I wish I could say a few words that would define capacitors, but it can't be done in the limited space I have. So I'll just have to do the best I can. Basically, a capacitor consists of two metal plates separated by an insulator. It is the insulator (dielectric) that determines the type of capacitor and its properties.
An aluminum electrolytic capacitor is constructed by using two strips of aluminum foil (anode and cathode) with paper interleaved. This foil and paper are then wound into an element and impregnated with electrolyte. The electrolyte (which can be either liquid or solid) forms a very thin layer that puts the plates in close proximity, resulting in very high capacitance in a small package. In newer electrolytic designs, the electrolyte serves as the second electrode. Since the oxide layer used to form the plates has rectifying properties, an electrolytic capacitor has polarity much like a leaky diode. Electrolytics also have rather high leakage currents (which increases with temperature) and poor high-frequency response, which usually limits their applications to off-line power supply filters.
Tantalum capacitors are a special version of the electrolytic. Its dielectric is sintered tantalum powder that is formed under high pressure and temperature. This produces a fairly stable electrolytic with a solid dielectric and leakage currents that are lower than aluminum electrolytics. Because of a shortage of raw tantalum ore, niobium is increasingly replacing the element as a dielectric. For power signal wire and power plane decoupling in digital electronics, tantalum, and ceramic capacitors are considered the best solutions.
The term ceramic capacitors covers a large group of capacitors. Ceramic generally refers to an inorganic polycrystalline material that's formed by sintering the compound at high temperatures. Their properties may vary widely, but they all have the oxide ceramic dielectric in common. By means of special production methods, extremely thin layers of ceramic materials can be obtained, leading to high capacitance. Ceramics can compete with electrolytic capacitors in high-frequency applications like switch-mode power supplies because of their lower ESR, and are commonly found in RF applications. However, ceramics are not suitable for all applications due to their "strange" effects, like changing capacitance with bias voltage and temperature. In fact, ceramic capacitors are often tailored for specific temperature curves (both positive and negative temperature coefficients) for use in RF circuits.
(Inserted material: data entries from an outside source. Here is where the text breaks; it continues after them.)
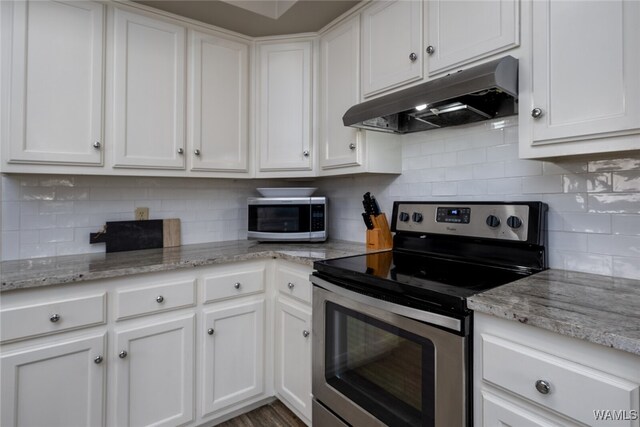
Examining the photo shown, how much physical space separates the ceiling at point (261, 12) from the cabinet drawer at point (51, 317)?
1555 mm

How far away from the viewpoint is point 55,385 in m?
1.34

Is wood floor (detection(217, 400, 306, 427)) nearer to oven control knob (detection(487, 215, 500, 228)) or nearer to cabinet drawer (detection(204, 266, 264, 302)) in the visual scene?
cabinet drawer (detection(204, 266, 264, 302))

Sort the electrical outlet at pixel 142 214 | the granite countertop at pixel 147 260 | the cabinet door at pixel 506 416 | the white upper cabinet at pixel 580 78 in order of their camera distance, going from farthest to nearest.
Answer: the electrical outlet at pixel 142 214
the granite countertop at pixel 147 260
the white upper cabinet at pixel 580 78
the cabinet door at pixel 506 416

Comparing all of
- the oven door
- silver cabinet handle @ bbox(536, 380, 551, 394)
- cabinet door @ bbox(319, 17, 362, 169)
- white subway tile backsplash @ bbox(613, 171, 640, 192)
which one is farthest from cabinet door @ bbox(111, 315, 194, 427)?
white subway tile backsplash @ bbox(613, 171, 640, 192)

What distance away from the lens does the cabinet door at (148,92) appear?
5.75ft

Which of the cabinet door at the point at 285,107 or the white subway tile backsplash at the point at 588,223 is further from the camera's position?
the cabinet door at the point at 285,107

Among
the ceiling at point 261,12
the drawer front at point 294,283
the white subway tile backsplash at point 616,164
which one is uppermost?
the ceiling at point 261,12

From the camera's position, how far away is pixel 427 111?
61.1 inches

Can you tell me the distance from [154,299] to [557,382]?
1.54 meters

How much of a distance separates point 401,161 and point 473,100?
61 cm

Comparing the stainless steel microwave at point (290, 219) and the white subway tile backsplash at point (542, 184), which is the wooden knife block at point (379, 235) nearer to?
the stainless steel microwave at point (290, 219)

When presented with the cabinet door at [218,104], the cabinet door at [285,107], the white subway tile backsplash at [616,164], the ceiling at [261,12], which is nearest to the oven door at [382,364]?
the white subway tile backsplash at [616,164]

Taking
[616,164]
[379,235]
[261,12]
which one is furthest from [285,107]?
[616,164]

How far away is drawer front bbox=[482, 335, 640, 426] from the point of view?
712mm
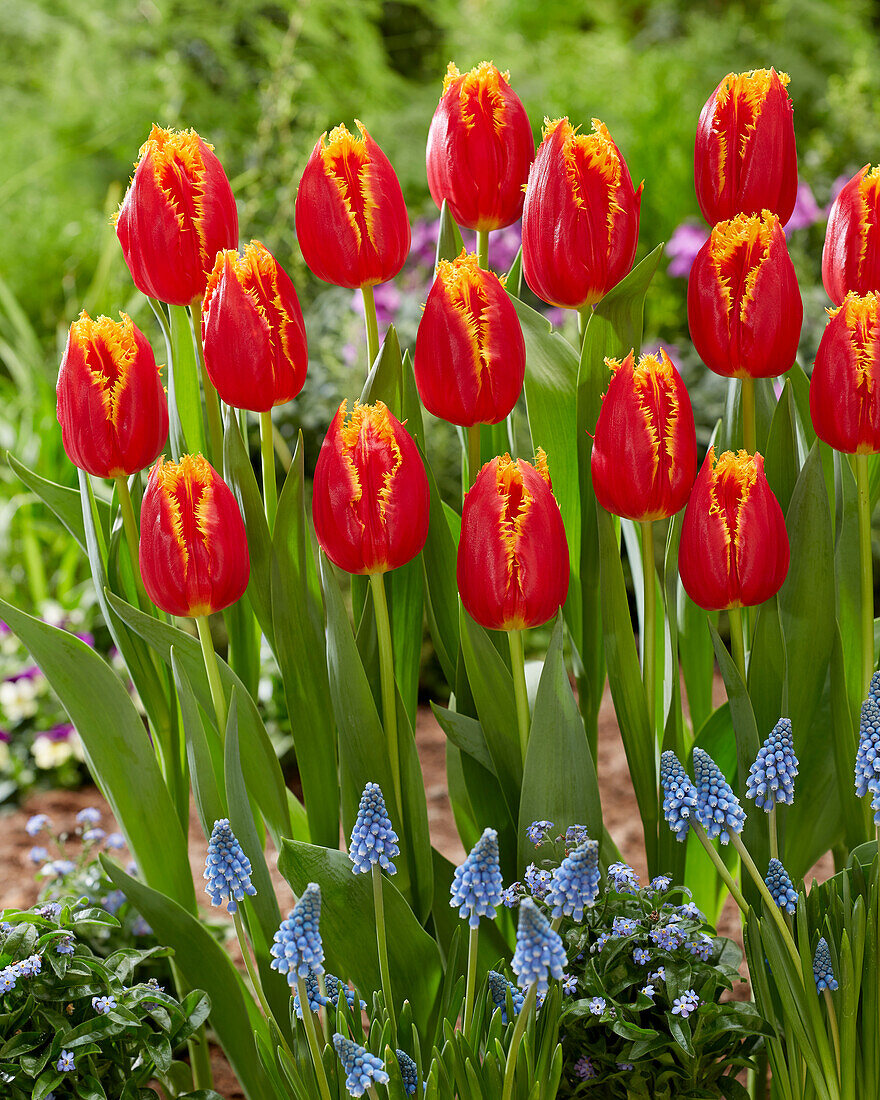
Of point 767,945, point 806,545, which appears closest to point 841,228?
point 806,545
In high-end audio applications, ceramic, electrolytic, and tantalum are all considered inferior to plastic-film capacitors (especially polystyrene). The plastic dielectric runs a wide range of materials that includes Polyester, polyethylene napthalate, and polypropylene to name a few. Film capacitors come in two broad categories: film-foil and metallized film.
Film-foil capacitors are made of alternating layers of plastic film and metal foil, while metallized film capacitors have the metal vacuum deposited directly on the film. In general, film-foil is better at handling high current, whereas metallized film caps are much better at self-healing. The plastic film's main virtues are low leakage, good breakdown voltage, and low dissipation factor.